■ **Brief**
Each line from the opening of the records that follow to the line with "genus: Loxodonta" needs to be written out exactly. Add nothing.

(Stored data)
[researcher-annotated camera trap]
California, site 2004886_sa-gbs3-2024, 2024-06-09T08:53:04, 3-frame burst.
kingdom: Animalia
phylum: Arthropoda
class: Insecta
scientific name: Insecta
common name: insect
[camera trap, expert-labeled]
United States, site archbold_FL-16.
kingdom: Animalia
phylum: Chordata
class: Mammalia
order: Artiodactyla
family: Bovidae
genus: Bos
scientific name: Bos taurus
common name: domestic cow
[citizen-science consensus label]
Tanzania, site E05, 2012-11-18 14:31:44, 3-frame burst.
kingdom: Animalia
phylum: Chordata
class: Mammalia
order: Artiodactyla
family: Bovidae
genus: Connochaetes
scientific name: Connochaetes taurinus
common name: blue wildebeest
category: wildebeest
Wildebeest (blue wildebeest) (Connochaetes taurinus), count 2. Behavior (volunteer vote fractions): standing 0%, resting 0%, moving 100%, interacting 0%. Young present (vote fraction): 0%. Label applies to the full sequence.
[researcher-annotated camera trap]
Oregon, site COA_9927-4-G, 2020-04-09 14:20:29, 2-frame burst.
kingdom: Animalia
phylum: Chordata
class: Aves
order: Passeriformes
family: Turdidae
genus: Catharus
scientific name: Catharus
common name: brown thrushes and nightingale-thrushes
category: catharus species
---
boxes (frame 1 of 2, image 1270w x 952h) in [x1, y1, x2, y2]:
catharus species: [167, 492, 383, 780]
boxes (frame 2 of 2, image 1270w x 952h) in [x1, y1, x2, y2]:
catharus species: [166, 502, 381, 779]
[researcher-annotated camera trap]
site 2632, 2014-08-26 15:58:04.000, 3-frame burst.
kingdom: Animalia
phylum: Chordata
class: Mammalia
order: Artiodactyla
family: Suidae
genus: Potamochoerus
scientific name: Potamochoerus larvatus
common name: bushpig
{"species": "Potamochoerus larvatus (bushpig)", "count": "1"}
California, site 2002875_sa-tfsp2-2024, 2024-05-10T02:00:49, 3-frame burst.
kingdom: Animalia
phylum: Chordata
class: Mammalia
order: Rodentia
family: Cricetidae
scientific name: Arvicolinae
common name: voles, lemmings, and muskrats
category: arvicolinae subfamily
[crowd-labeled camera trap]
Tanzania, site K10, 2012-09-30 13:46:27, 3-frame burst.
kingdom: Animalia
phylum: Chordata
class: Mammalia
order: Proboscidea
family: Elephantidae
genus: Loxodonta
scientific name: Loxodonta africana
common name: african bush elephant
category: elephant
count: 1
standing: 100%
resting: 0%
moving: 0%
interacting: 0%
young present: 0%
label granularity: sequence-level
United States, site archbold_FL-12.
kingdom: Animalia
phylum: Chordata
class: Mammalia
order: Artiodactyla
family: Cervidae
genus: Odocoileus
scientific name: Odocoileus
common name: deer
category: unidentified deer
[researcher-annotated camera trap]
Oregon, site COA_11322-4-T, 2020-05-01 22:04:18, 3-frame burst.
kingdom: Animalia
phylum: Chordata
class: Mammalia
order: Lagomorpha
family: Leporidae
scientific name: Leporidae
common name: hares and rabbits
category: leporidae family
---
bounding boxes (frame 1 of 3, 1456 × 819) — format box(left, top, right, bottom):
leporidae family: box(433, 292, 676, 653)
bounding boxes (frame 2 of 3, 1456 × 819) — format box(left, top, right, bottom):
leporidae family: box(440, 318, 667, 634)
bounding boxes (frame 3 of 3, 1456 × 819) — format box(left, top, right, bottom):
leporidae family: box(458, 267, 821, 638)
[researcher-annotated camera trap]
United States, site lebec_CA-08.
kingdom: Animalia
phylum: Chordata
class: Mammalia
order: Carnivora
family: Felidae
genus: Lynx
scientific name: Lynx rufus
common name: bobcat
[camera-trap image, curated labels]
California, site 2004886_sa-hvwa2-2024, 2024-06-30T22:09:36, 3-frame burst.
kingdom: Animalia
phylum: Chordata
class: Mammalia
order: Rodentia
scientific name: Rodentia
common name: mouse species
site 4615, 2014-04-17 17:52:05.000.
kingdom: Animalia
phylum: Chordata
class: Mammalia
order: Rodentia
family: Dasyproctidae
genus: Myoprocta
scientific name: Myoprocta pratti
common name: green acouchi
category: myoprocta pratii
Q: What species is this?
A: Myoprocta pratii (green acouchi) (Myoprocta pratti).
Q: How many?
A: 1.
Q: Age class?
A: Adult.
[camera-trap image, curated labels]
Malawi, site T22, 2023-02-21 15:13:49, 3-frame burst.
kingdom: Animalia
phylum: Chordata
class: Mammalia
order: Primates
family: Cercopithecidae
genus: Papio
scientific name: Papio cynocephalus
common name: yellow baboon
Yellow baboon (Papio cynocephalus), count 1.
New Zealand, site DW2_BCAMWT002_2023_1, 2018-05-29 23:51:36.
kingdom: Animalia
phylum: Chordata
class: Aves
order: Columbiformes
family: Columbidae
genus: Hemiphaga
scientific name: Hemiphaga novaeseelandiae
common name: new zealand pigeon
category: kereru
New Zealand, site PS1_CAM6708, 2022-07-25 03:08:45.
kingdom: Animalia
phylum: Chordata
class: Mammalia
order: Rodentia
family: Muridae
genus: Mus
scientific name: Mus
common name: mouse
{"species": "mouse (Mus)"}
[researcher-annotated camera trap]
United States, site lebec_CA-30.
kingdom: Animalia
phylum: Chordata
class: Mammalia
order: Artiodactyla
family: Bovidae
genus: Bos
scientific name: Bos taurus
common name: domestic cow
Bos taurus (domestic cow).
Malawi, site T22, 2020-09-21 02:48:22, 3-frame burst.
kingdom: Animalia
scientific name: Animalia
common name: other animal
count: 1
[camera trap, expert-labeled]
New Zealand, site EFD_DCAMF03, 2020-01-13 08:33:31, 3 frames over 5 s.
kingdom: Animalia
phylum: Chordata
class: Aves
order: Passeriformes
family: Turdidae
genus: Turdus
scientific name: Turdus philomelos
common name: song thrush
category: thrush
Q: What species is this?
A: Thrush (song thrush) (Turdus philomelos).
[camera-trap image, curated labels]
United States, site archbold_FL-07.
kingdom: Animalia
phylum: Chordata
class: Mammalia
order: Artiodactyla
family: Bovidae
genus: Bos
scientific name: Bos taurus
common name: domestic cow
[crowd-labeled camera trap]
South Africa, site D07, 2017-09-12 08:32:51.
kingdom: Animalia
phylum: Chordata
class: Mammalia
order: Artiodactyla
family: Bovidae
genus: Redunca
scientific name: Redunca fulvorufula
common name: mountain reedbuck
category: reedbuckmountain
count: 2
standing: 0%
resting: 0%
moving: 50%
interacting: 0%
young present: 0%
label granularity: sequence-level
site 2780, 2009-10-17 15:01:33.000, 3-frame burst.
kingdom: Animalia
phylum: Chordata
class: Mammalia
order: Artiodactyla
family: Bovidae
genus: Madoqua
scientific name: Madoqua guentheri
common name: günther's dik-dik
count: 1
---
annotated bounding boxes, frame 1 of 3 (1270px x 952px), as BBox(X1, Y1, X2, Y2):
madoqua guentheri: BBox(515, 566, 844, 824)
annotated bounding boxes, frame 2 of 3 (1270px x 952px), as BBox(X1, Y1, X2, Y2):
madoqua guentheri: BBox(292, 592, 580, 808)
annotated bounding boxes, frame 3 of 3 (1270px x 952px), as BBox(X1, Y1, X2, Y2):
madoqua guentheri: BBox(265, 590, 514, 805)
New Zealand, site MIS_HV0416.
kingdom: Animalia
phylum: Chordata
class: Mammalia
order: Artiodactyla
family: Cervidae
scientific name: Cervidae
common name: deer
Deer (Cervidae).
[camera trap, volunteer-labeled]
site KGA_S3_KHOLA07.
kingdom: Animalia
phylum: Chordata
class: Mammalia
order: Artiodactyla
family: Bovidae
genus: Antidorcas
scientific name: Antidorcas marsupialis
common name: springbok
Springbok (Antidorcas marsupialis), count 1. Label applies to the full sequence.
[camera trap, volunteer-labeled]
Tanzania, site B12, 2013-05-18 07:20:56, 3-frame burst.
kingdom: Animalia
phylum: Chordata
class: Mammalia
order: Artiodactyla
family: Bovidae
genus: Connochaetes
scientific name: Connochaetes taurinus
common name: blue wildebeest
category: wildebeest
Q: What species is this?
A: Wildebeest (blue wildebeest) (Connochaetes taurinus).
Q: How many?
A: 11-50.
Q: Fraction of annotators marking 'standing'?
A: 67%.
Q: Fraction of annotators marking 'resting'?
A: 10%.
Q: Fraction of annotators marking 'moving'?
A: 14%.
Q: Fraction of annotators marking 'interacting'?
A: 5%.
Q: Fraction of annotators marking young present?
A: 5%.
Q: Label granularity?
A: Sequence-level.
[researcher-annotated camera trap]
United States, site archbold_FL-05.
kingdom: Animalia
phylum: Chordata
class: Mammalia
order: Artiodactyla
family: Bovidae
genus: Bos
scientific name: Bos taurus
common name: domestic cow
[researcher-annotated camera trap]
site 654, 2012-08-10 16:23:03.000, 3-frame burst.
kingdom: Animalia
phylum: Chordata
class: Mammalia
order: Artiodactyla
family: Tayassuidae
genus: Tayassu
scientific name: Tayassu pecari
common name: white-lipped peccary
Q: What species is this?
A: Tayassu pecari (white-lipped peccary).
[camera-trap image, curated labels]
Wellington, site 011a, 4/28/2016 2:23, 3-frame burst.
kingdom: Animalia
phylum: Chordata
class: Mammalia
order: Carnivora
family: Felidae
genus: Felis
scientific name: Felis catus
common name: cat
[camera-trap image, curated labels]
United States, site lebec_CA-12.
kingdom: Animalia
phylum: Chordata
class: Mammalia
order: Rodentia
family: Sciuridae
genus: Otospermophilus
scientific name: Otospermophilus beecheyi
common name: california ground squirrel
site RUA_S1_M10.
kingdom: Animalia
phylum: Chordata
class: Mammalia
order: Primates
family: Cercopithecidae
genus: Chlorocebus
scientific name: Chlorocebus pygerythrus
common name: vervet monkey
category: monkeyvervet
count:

■ **Answer space**
[researcher-annotated camera trap]
California, site 2004886_sa-gbs3-2024, 2024-06-09T08:53:04, 3-frame burst.
kingdom: Animalia
phylum: Arthropoda
class: Insecta
scientific name: Insecta
common name: insect
[camera trap, expert-labeled]
United States, site archbold_FL-16.
kingdom: Animalia
phylum: Chordata
class: Mammalia
order: Artiodactyla
family: Bovidae
genus: Bos
scientific name: Bos taurus
common name: domestic cow
[citizen-science consensus label]
Tanzania, site E05, 2012-11-18 14:31:44, 3-frame burst.
kingdom: Animalia
phylum: Chordata
class: Mammalia
order: Artiodactyla
family: Bovidae
genus: Connochaetes
scientific name: Connochaetes taurinus
common name: blue wildebeest
category: wildebeest
Wildebeest (blue wildebeest) (Connochaetes taurinus), count 2. Behavior (volunteer vote fractions): standing 0%, resting 0%, moving 100%, interacting 0%. Young present (vote fraction): 0%. Label applies to the full sequence.
[researcher-annotated camera trap]
Oregon, site COA_9927-4-G, 2020-04-09 14:20:29, 2-frame burst.
kingdom: Animalia
phylum: Chordata
class: Aves
order: Passeriformes
family: Turdidae
genus: Catharus
scientific name: Catharus
common name: brown thrushes and nightingale-thrushes
category: catharus species
---
boxes (frame 1 of 2, image 1270w x 952h) in [x1, y1, x2, y2]:
catharus species: [167, 492, 383, 780]
boxes (frame 2 of 2, image 1270w x 952h) in [x1, y1, x2, y2]:
catharus species: [166, 502, 381, 779]
[researcher-annotated camera trap]
site 2632, 2014-08-26 15:58:04.000, 3-frame burst.
kingdom: Animalia
phylum: Chordata
class: Mammalia
order: Artiodactyla
family: Suidae
genus: Potamochoerus
scientific name: Potamochoerus larvatus
common name: bushpig
{"species": "Potamochoerus larvatus (bushpig)", "count": "1"}
California, site 2002875_sa-tfsp2-2024, 2024-05-10T02:00:49, 3-frame burst.
kingdom: Animalia
phylum: Chordata
class: Mammalia
order: Rodentia
family: Cricetidae
scientific name: Arvicolinae
common name: voles, lemmings, and muskrats
category: arvicolinae subfamily
[crowd-labeled camera trap]
Tanzania, site K10, 2012-09-30 13:46:27, 3-frame burst.
kingdom: Animalia
phylum: Chordata
class: Mammalia
order: Proboscidea
family: Elephantidae
genus: Loxodonta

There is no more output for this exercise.